**Exercise requirements**
Give the entries below again, word for word, and leave out the images.

[Stored records]
== Segment start ==

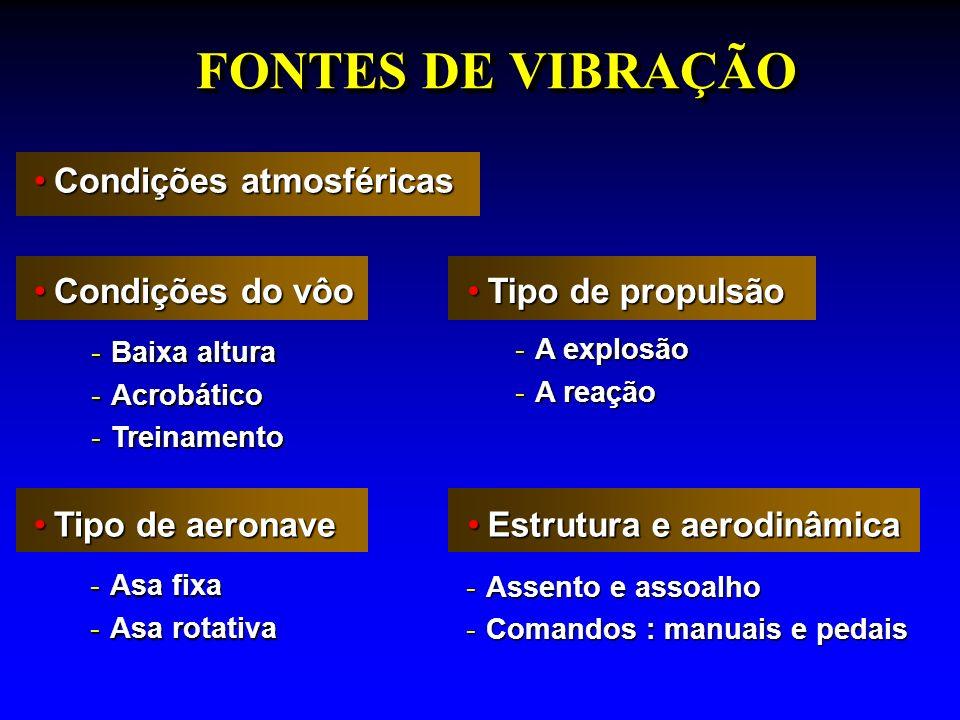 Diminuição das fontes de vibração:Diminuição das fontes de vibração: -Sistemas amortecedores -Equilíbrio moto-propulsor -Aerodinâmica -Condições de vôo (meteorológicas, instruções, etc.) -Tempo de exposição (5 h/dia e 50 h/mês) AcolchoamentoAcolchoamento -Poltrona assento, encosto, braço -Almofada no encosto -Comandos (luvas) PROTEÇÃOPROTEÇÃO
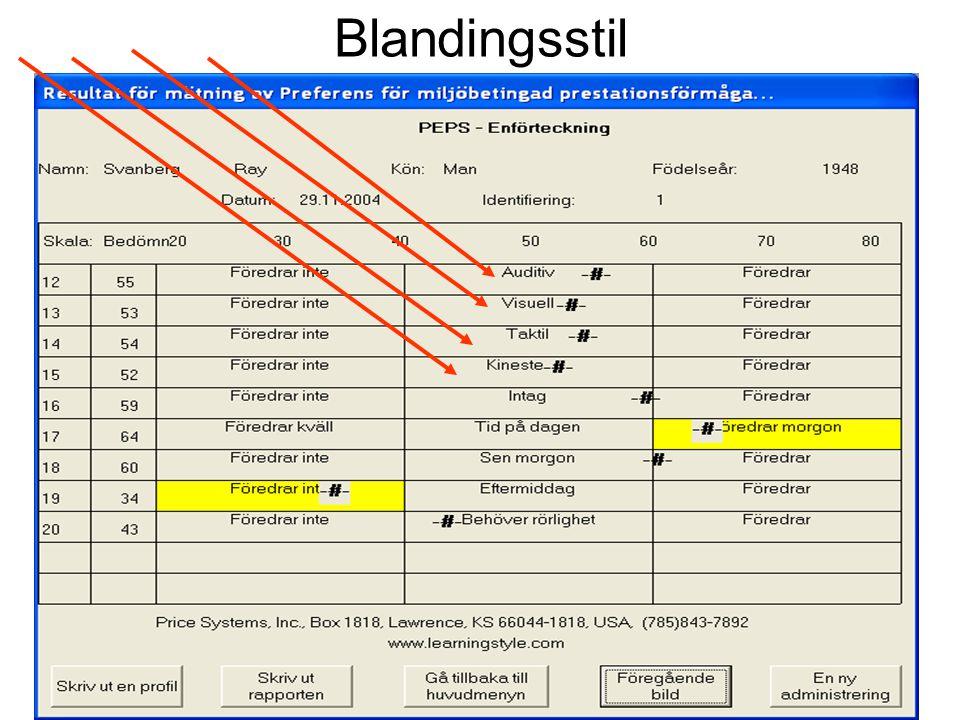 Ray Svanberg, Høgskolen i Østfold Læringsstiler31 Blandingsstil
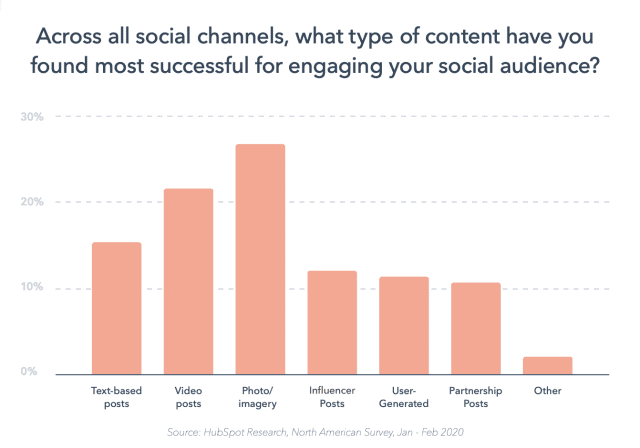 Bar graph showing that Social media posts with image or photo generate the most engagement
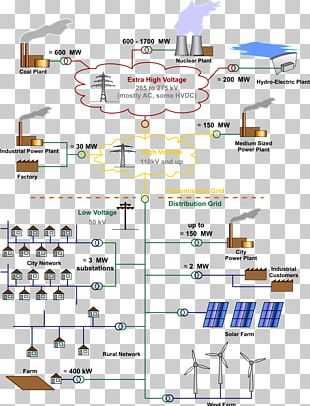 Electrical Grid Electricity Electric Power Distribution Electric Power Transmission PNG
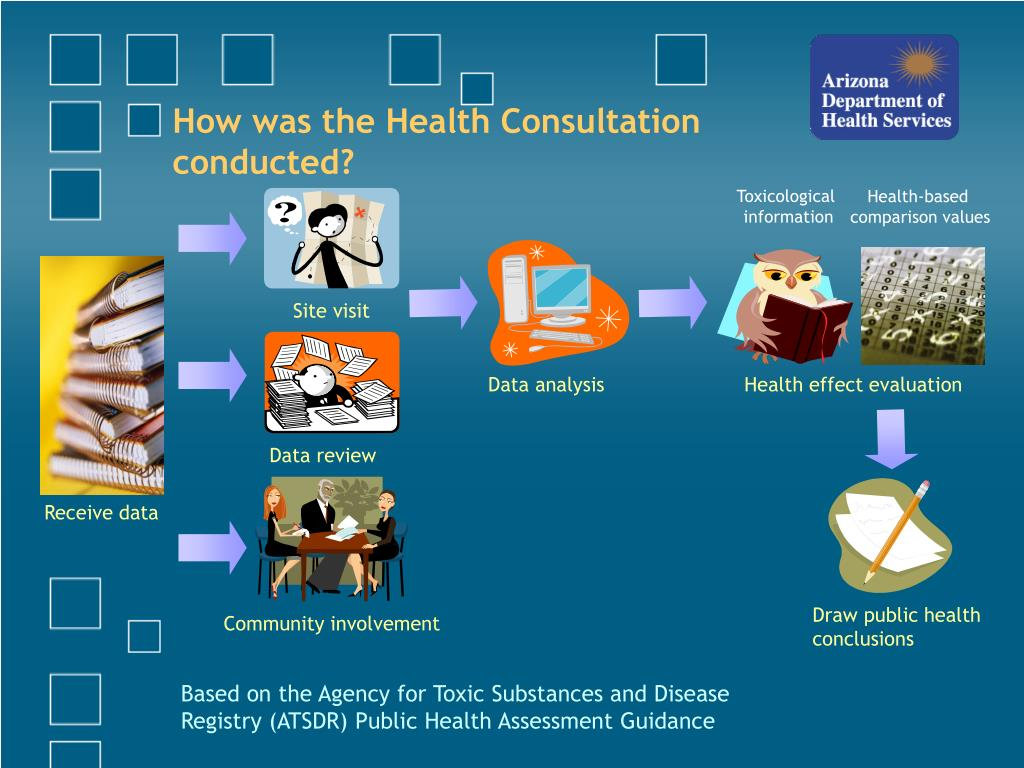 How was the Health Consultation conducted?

== Segment end ==

**Answer space**
 Diminuição das fontes de vibração:Diminuição das fontes de vibração: -Sistemas amortecedores -Equilíbrio moto-propulsor -Aerodinâmica -Condições de vôo (meteorológicas, instruções, etc.) -Tempo de exposição (5 h/dia e 50 h/mês) AcolchoamentoAcolchoamento -Poltrona assento, encosto, braço -Almofada no encosto -Comandos (luvas) PROTEÇÃOPROTEÇÃO
 Ray Svanberg, Høgskolen i Østfold Læringsstiler31 Blandingsstil
 Bar graph showing that Social media posts with image or photo generate the most engagement
 Electrical Grid Electricity Electric Power Distribution Electric Power Transmission PNG
 How was the Health Consultation conducted?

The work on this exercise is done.